18. Do others view him as does she? --all others see the case differently, including her parents, ll. 972-73
19. In your opinion is the idealization of Pompilia’s character a flaw of the poem? Or is it in fact a form of realism?
(She’s one of very few good characters in the entire epic; she and the Pope are the only characters not presented as deeply flawed, and arguably the Pope is driven in part by sectarian bias against the Molinists.)
20. Do you think Browning does best at presenting heroes, villains, mixed cases, or all three?
21. What attitudes does this poem seem to express toward religion? Toward Catholicism as an institution?

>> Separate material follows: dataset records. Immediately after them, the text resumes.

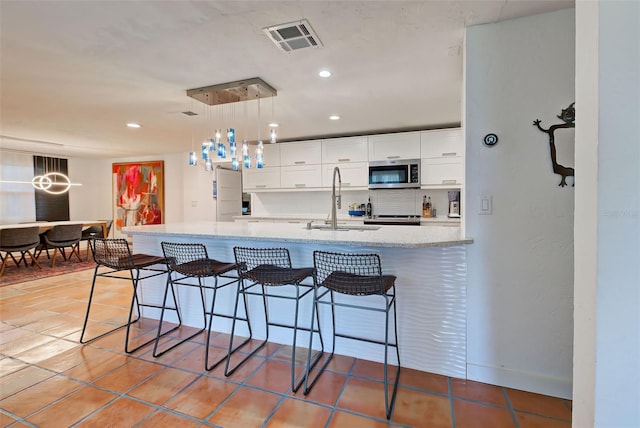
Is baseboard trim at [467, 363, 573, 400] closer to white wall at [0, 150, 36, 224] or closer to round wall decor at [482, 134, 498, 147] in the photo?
round wall decor at [482, 134, 498, 147]

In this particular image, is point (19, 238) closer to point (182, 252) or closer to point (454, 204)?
point (182, 252)

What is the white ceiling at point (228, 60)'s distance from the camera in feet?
5.55

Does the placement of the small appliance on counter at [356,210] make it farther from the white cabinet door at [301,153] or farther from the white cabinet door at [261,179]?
the white cabinet door at [261,179]

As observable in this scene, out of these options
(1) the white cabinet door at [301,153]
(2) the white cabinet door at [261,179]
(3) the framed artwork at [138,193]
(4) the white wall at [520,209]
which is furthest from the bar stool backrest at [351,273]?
(3) the framed artwork at [138,193]

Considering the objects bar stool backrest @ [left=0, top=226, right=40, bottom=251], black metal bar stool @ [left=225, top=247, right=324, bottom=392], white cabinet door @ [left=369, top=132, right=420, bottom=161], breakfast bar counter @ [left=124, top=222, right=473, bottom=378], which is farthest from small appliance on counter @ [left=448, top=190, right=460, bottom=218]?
bar stool backrest @ [left=0, top=226, right=40, bottom=251]

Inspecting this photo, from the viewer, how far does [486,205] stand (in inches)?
74.5

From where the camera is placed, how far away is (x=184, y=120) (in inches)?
154

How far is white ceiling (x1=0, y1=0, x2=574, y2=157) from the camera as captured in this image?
169cm

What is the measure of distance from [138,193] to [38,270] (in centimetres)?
258

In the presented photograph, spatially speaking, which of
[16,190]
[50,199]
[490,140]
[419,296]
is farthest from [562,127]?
[50,199]

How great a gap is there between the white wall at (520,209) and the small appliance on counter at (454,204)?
2672mm

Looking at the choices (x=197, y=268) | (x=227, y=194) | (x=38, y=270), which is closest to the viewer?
(x=197, y=268)

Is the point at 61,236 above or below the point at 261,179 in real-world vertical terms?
below

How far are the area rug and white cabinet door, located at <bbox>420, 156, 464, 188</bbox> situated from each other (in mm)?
5602
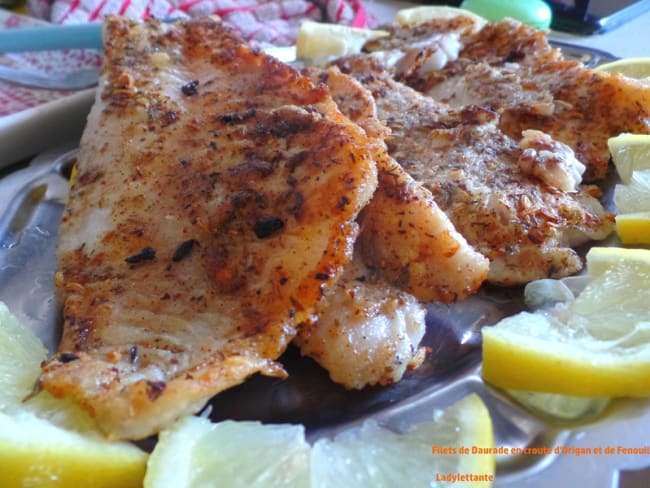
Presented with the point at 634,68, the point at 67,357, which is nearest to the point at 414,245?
the point at 67,357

22. The Ring and the Book has been accused of reflecting the influence of sensation literature of its day. Can you defend Browning’s choice of the epic’s themes and plot?
23. How does Browning’s presentation of love resemble that of other Victorian poets--Tennyson, D. G. Rossetti, Christina Rossetti, Elizabeth Barrett Browning or William Morris? Are there any unusual or distinguishing qualities to the portrayal of love and sexuality in this poem?
24. At the conclusion of The Ring and the Book, Browning dedicated his poem to his late wife. Can you see the presence of any possibly biographical or autobiographical themes in “Pompilia”?